PS  Buying consulting services based on a “day rate” model is almost always the wrong way to do it, anyway. More on that another day.

PPS There is no mention of “social value” in the tender either.

Bad buying takes many forms, and there is a risk we might see a new driver for poor procurement emerging in the coming months and years. The problems are avoidable, but we need to be aware of the risks.

Social value has become a very hot topic in the public sector in many countries. Recently, I wrote two articles (here and here) on the topic for our Procurement with Purpose website.  That is my other major interest at the moment, alongside “Bad Buying”, and we might consider those aspects two sides of the procurement coin. Procurement with purpose is all about how (if we are smart) the money organisations spend with suppliers can contribute to environmental, social and economic improvements that go beyond the specific contract. That is exactly the same as “social value” in the public sector.

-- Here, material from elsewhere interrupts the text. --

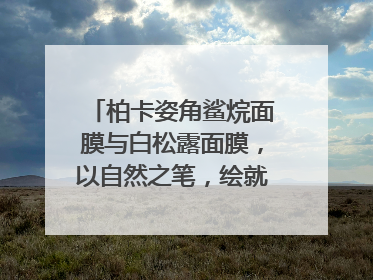 柏卡姿角鲨烷面膜与白松露面膜，以自然之笔，绘就肌肤焕变华章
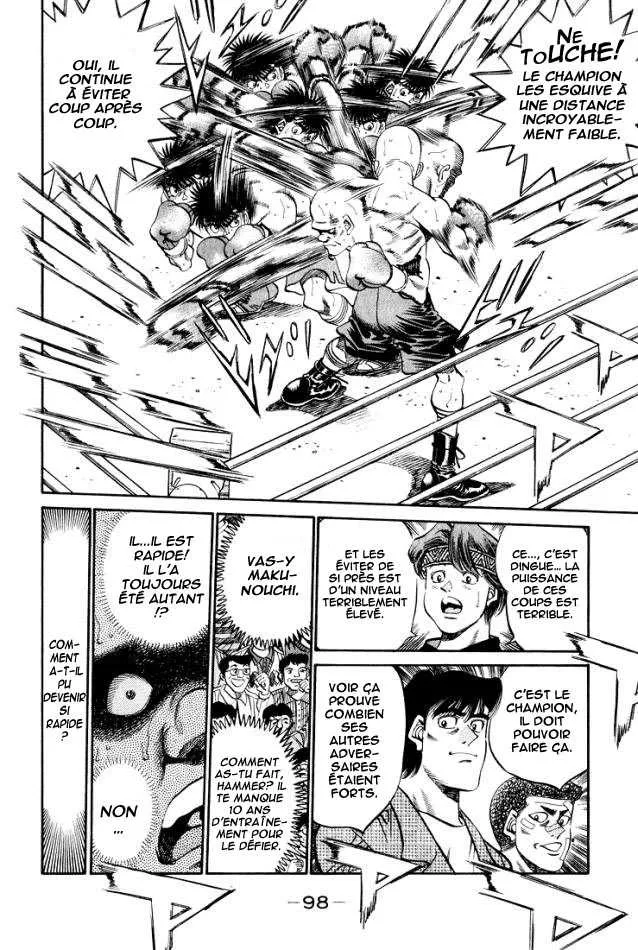 Hajime No Ippo - 348 - 6558165d1f052.webp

So we are now seeing public contracting authorities incorporating social value factors with quite significant weightings in the evaluation process. Indeed, this is not just relevant to the public sector. Vodafone announced recently that they were going to use similar factors in their supplier selection models. Choosing a supplier is then not just about price, service and quality, but can also incorporate a range of other factors, from emissions, to employment of disadvantaged people, to support for local sub-contractors.

That’s fine, and we applaud the concept. But one fear is that we could see firms being selected based more on their social value offering than on their actual ability to do the job.

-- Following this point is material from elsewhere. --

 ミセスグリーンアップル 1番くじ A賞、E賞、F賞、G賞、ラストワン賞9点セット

Scotland has led the way in many senses in terms of applying social value, and we interviewed one of the key leaders in that effort, Julie Welsh, for the Procurement with Purpose website a while back. But there is another side to the story. The Ferguson Shipyards case is an example of a firm that was supported with public contracts, in part with a view to supporting Scottish business and employment. Unfortunately, it appears that the shipyard may have been incapable of building the two ferries for which the government contracted, and costs to the taxpayer will run to over £100 million more than planned.

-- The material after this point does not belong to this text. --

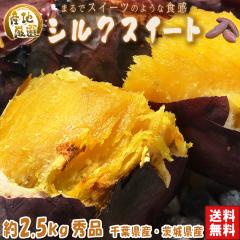 �y�G�i�z�V���N�X�C�[�g ���܂��� ��2.5kg S�`2L ��t���E��錧�Y �M�t�g�②���i�ɂ��I�X�X���Ȍ��h���̗ǂ��������͂��I ���炩�ȐH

Reports suggested that the bid “was the highest quality bid received, in other words the highest specification, but also the highest price” of all the six yards competing for the job.  It seems likely that a high mark for social value contributed to the shipyard being the top score on “quality” and winning the bid – yet in fact, it failed to actually do the work, as well as being the most expensive bid. Without knowing the full story here, it does illustrate the need to maintain proper procurement processes and a commercially sensible approach. Suppliers must not win work on social value alone. 

That means social value weightings must be proportionate, and not outweigh what is the core goal in all public (and indeed private) sector procurement – finding the best supplier to meet our needs and provide the best overall value. Incorporating social factors in that “value” is fine, but it should not  come before the supplier’s capability to do the work properly and cost effectively.

Another key issue is how we can ensure that the social value offered is meaningful.  It should not become skewed by politics, or relate to factors that are immaterial to the contract or the needs of the buying organisation. It should also be capable of some sort of tracking and measurement to ensure the supplier does deliver on their promises; a focus on social value makes the need for effective contract management stronger than ever.   

There is also a risk that fraud and corruption could emerge as social value becomes more important in terms of winning contracts. I won’t go into that here, but it is discussed in my articles on the Procurement with Purpose website.

So all in all, incorporating social value or procurement with purpose factors into supplier selection  has the potential to be good news. On the other hand, if it isn’t handled with care, it could actually drive more “bad buying”. Our advice therefore is to implement with care and thought.